Addicts Tell Kids Not To Do What They Have Done

Pierre Morais (pictured above) is an unusual tour guide. His tourists are underage teens. He leads them through the back alleys of Canada's poorest postal code. The tour features speeches by recovering drug addicts who tell stories of violence, theft, incarceration and despair. Lunch is at an eatery in Vancouver's downtown Eastside.

The service is good. But the set up is unusual. The tourists do the serving. They don aprons and take orders from behind a counter, delivering lunch at the Salvation Army’s soup kitchen.

Welcome to the Scared Straight Tour, a journey designed by Morais to confront the travelers with a dose of reality so hard he hopes it will make them re-evaluate the dangers of experimenting with alcohol and drugs.

“There’s a belief that using drugs and drinking is cool. I’d like to make not using drugs and alcohol cool,” Morais says, squinting towards the sky on an unusually clear and warm Tuesday morning in the alley behind the Salvation Army’s Cordova Street clinic.


Very Messed Up

When I met up with the tour last week, I found them at the Salvation Army’s Harbour Light detox and rehab clinic. Thirteen teenagers aged thirteen to eighteen from Canim Lake near 100 Mile in central BC sat in a circle with their two youth counselors, and Morais, listening intently to a slender man with wary eyes and dreadlocks.

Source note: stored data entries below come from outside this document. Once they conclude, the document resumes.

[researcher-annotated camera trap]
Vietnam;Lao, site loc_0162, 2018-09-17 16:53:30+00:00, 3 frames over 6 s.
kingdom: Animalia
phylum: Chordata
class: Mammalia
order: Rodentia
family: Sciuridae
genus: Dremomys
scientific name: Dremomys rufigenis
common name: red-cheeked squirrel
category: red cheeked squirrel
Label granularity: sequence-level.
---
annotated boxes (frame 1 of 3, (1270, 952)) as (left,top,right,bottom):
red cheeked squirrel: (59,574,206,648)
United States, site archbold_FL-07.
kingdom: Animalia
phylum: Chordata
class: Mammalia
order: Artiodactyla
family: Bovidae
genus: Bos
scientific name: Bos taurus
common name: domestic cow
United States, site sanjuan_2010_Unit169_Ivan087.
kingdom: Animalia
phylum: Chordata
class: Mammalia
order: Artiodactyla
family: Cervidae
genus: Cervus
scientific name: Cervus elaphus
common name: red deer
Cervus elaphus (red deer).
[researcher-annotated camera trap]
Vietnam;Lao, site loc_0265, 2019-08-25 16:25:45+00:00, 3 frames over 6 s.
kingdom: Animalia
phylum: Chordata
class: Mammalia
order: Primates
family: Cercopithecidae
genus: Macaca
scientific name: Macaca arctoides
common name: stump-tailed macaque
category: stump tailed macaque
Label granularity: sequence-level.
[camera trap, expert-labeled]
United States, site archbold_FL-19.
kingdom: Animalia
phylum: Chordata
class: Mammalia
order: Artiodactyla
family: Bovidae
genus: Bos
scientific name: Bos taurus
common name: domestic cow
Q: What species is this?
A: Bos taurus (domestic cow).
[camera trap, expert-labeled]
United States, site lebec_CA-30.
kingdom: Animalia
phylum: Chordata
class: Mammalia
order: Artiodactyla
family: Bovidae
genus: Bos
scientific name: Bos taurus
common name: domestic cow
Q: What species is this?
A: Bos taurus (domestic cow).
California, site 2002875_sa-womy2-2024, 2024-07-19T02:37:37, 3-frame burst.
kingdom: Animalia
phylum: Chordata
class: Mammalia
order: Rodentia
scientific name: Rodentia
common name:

I sat down just as the speaker said, “I wrapped them in cellophane and left a little opening for the nose and the mouth. I tied them to the radiator. Then I robbed them. That’s the kind of thing I did to people back then. Anything to get drugs.”

Morais asked him to finish up and turned to a man named David. David wears a large earring and boasts an elaborately tattooed arm. David explained that he was native but was adopted into a wealthy Jewish household in Toronto. His point was that you could go to private school and have all the advantages that money could buy and still get messed up by drugs. His point was that drugs don’t discriminate, that addiction cuts across financial, ethnic and social lines.

David’s story went like this: Didn’t fit in. Tried drinking. Got wasted. Went to school drunk at fourteen. Got in trouble with the law. Things deteriorated. Later on, went to jail. Got out, but his father beat him up and he wandered off again. Wound up in the back of a stolen car, went back to jail. Spent sixteen years there. Got involved in injecting drugs in jail. Fashioned needles for himself out of the inkwell of pens and collapsed a bunch of veins. Got very messed up.

“I jumped out of windows. I didn’t care about my body at all. I broke two vertebrae. I was in a wheelchair for a while. This is how bad I looked.”

He passed around a photograph of himself that showed an emaciated guy with a bad attitude. “I can’t even believe that was me,” he said. He was now in recovery at Salvation Army.

He jammed his pointer towards Cordova. “This shit could be you,” he said, giving the kids a hardball look. “This is real shit. I’ve seen people die. I’ve stabbed people. I’ve shot at people. I’ve been shot at. If you’re blacking out when you’re drinking, you better stop that shit.”

“Alcohol doesn’t care who you are,” the guy in dreads cut in.



Artillery of Food Bags

Morais’s dead serious about prevention. In the hours I spent on the tour, I didn’t see him crack a smile. There was no black humour to lighten up the tragedies of Hastings Street.

Armed with bags of food that Morais provided, the teens walked Main and Hastings with Stan Mingo, a recovered heroin and crack addict who works at the Contact Centre. Stan weighs around 300 pounds and has no teeth. When he was still an active addict, he was the subject of a documentary by photojournalist Christopher North. He now works for Harbour Light.

“Everybody knows Stan and Stan knows everybody,” Morais said. Stan introduced the kids to Amber, a Crystal Meth addict, who explained that on Crystal Meth people pick at themselves and don’t realize they’re mutilating themselves. She had picked at her eyes, she said, until she had made herself blind. She remains addicted.

Walking down the alley behind the Contact Centre, the kids ran into a girl laid out flat on her back, overdosing. She had stopped breathing. She was turning blue.

Two guys from the Contact Centre had put a mask over her nose and were “air bagging her.” This process involved squeezing a bag with a balloon on the end of it to get air into her. Finally, an ambulance came and the paramedics gave her a shot of Narcon, and she revived.

The kids stood off to the side and talked with Morais. They were anxious about the woman.

“There will be fifty ambulance calls today to revive people who are overdosing,” Morais told them, and then he was silent, letting this information settle in.

It was “welfare Wednesday.” People on the streets had cash in their pockets. “Mardi Gras,” he told me later. People have money and they buy drugs. Drug dealers in the area would make $30,000 profit in a six hour shift that day. There would be two million dollars of drugs sold that day in that area, he said.